# EXERCISE BRIEF
Please copy all the lines that follow, word for word.

# PROVIDED ENTRIES
- - - - -

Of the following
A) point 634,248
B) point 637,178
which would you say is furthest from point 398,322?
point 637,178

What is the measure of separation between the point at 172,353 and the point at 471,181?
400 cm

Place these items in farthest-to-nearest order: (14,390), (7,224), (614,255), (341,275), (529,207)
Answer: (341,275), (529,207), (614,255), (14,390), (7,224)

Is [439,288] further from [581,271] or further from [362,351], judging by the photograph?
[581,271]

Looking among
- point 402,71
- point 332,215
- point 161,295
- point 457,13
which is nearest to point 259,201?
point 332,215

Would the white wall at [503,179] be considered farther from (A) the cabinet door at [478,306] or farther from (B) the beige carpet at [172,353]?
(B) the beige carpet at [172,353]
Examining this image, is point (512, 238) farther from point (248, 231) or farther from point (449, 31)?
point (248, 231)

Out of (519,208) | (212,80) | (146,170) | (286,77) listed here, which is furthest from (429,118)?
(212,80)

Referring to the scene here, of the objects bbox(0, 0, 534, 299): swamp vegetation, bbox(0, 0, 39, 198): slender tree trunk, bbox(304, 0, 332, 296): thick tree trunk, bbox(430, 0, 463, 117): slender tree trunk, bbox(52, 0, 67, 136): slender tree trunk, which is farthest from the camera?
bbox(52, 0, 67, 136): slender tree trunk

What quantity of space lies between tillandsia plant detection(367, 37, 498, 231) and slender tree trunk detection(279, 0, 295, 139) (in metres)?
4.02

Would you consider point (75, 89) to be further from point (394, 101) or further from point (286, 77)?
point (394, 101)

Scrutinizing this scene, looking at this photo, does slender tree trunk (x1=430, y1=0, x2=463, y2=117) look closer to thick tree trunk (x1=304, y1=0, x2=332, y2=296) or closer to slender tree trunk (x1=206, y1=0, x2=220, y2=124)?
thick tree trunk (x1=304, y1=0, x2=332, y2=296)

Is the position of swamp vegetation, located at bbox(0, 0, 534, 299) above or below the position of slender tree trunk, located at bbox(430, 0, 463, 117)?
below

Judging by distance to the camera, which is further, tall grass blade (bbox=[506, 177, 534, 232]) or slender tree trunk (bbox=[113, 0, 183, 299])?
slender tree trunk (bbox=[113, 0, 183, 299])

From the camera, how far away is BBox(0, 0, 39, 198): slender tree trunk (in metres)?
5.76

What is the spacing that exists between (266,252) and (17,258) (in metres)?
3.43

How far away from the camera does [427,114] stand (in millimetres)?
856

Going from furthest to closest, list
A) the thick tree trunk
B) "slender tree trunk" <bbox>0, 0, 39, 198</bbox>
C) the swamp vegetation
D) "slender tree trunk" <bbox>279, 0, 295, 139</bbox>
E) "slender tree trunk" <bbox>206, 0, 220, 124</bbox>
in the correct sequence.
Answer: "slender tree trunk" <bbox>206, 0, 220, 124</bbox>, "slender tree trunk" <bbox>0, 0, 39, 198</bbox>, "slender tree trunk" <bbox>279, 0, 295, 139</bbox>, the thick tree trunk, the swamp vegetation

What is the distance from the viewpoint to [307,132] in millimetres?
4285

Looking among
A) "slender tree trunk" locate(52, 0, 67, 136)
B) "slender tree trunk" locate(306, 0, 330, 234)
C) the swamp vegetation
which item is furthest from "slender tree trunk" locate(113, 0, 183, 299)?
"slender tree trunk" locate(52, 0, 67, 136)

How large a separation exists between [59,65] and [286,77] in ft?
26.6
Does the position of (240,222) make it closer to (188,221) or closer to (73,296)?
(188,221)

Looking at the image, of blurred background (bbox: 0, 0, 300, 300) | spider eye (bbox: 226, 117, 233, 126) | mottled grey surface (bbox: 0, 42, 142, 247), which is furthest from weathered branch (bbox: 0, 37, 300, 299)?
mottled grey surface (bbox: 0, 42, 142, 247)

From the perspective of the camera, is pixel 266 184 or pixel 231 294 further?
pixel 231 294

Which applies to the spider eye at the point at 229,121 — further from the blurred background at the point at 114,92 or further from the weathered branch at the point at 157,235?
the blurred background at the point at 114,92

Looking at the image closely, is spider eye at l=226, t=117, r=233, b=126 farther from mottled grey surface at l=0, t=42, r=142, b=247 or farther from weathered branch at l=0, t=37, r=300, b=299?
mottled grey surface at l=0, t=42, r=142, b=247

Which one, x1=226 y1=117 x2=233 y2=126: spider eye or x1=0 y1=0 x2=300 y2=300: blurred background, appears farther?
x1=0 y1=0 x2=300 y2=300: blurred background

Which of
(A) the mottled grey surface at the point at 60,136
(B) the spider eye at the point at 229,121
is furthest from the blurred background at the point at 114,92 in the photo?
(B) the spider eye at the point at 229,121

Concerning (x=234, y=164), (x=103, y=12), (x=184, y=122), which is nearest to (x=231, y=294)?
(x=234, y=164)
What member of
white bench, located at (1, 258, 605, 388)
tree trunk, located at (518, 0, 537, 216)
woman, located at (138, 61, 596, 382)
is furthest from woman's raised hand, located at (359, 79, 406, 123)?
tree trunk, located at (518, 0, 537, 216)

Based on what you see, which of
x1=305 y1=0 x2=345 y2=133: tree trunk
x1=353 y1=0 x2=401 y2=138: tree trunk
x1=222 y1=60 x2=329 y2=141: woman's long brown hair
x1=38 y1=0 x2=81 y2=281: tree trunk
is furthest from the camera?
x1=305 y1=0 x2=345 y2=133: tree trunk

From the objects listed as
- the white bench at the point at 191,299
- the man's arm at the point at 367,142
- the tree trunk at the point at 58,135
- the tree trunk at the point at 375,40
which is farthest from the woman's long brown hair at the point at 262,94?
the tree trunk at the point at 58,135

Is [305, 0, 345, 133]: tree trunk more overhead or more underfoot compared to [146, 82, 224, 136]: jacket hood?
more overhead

- - - - -

# SOLUTION FOR THIS EXERCISE
Of the following
A) point 634,248
B) point 637,178
which would you say is furthest from point 398,322?
point 637,178

What is the measure of separation between the point at 172,353 and the point at 471,181?
400 cm

Place these items in farthest-to-nearest order: (14,390), (7,224), (614,255), (341,275), (529,207)
Answer: (341,275), (529,207), (614,255), (14,390), (7,224)

Is [439,288] further from [581,271] or further from [362,351], judging by the photograph?
[581,271]

Looking among
- point 402,71
- point 332,215
- point 161,295
- point 457,13
which is nearest to point 259,201?
point 332,215

Would the white wall at [503,179] be considered farther from (A) the cabinet door at [478,306] or farther from (B) the beige carpet at [172,353]?
(B) the beige carpet at [172,353]
Examining this image, is point (512, 238) farther from point (248, 231) or farther from point (449, 31)?
point (248, 231)

Out of (519,208) | (212,80) | (146,170) | (286,77) listed here, which is furthest from (429,118)?
(212,80)

Referring to the scene here, of the objects bbox(0, 0, 534, 299): swamp vegetation, bbox(0, 0, 39, 198): slender tree trunk, bbox(304, 0, 332, 296): thick tree trunk, bbox(430, 0, 463, 117): slender tree trunk, bbox(52, 0, 67, 136): slender tree trunk, which is farthest from the camera?
bbox(52, 0, 67, 136): slender tree trunk

What quantity of space lies between tillandsia plant detection(367, 37, 498, 231) and slender tree trunk detection(279, 0, 295, 139) (in metres)?
4.02

Would you consider point (75, 89) to be further from point (394, 101) or further from point (286, 77)?
point (394, 101)

Scrutinizing this scene, looking at this photo, does slender tree trunk (x1=430, y1=0, x2=463, y2=117) look closer to thick tree trunk (x1=304, y1=0, x2=332, y2=296) or closer to slender tree trunk (x1=206, y1=0, x2=220, y2=124)?
thick tree trunk (x1=304, y1=0, x2=332, y2=296)

Is the position of swamp vegetation, located at bbox(0, 0, 534, 299) above or below the position of slender tree trunk, located at bbox(430, 0, 463, 117)?
below

Judging by distance to the camera, which is further, tall grass blade (bbox=[506, 177, 534, 232]) or slender tree trunk (bbox=[113, 0, 183, 299])?
slender tree trunk (bbox=[113, 0, 183, 299])

From the camera, how far away is BBox(0, 0, 39, 198): slender tree trunk (in metres)?
5.76

What is the spacing that exists between (266,252) and (17,258) (in metres)?
3.43

How far away from the camera does [427,114] stand (in millimetres)?
856

Going from furthest to closest, list
A) the thick tree trunk
B) "slender tree trunk" <bbox>0, 0, 39, 198</bbox>
C) the swamp vegetation
D) "slender tree trunk" <bbox>279, 0, 295, 139</bbox>
E) "slender tree trunk" <bbox>206, 0, 220, 124</bbox>
in the correct sequence.
Answer: "slender tree trunk" <bbox>206, 0, 220, 124</bbox>, "slender tree trunk" <bbox>0, 0, 39, 198</bbox>, "slender tree trunk" <bbox>279, 0, 295, 139</bbox>, the thick tree trunk, the swamp vegetation

What is the distance from the viewpoint to [307,132] in millimetres?
4285

Looking among
A) "slender tree trunk" locate(52, 0, 67, 136)
B) "slender tree trunk" locate(306, 0, 330, 234)
C) the swamp vegetation
which item is furthest from "slender tree trunk" locate(113, 0, 183, 299)?
"slender tree trunk" locate(52, 0, 67, 136)

How large a separation exists between [59,65] and [286,77] in ft?
26.6
Does the position of (240,222) make it closer to (188,221) or closer to (73,296)?
(188,221)

Looking at the image, of blurred background (bbox: 0, 0, 300, 300) | spider eye (bbox: 226, 117, 233, 126) | mottled grey surface (bbox: 0, 42, 142, 247), which is furthest from weathered branch (bbox: 0, 37, 300, 299)?
mottled grey surface (bbox: 0, 42, 142, 247)

From the perspective of the camera, is pixel 266 184 or pixel 231 294 further?
pixel 231 294

Which applies to the spider eye at the point at 229,121 — further from the blurred background at the point at 114,92 or further from the weathered branch at the point at 157,235?
the blurred background at the point at 114,92

Looking at the image closely, is spider eye at l=226, t=117, r=233, b=126 farther from mottled grey surface at l=0, t=42, r=142, b=247 or farther from weathered branch at l=0, t=37, r=300, b=299?
mottled grey surface at l=0, t=42, r=142, b=247

Which one, x1=226 y1=117 x2=233 y2=126: spider eye or x1=0 y1=0 x2=300 y2=300: blurred background, appears farther?
x1=0 y1=0 x2=300 y2=300: blurred background

Which of
(A) the mottled grey surface at the point at 60,136
(B) the spider eye at the point at 229,121
is furthest from the blurred background at the point at 114,92 in the photo?
(B) the spider eye at the point at 229,121

Concerning (x=234, y=164), (x=103, y=12), (x=184, y=122), which is nearest to (x=231, y=294)?
(x=234, y=164)
What member of
white bench, located at (1, 258, 605, 388)
tree trunk, located at (518, 0, 537, 216)
woman, located at (138, 61, 596, 382)
is furthest from woman's raised hand, located at (359, 79, 406, 123)?
tree trunk, located at (518, 0, 537, 216)

Based on what you see, which of
x1=305 y1=0 x2=345 y2=133: tree trunk
x1=353 y1=0 x2=401 y2=138: tree trunk
x1=222 y1=60 x2=329 y2=141: woman's long brown hair
x1=38 y1=0 x2=81 y2=281: tree trunk
is furthest from the camera?
x1=305 y1=0 x2=345 y2=133: tree trunk

From the objects listed as
- the white bench at the point at 191,299
- the man's arm at the point at 367,142
- the tree trunk at the point at 58,135
- the tree trunk at the point at 375,40
which is farthest from the woman's long brown hair at the point at 262,94?
the tree trunk at the point at 58,135

Is [305, 0, 345, 133]: tree trunk more overhead or more underfoot compared to [146, 82, 224, 136]: jacket hood?
more overhead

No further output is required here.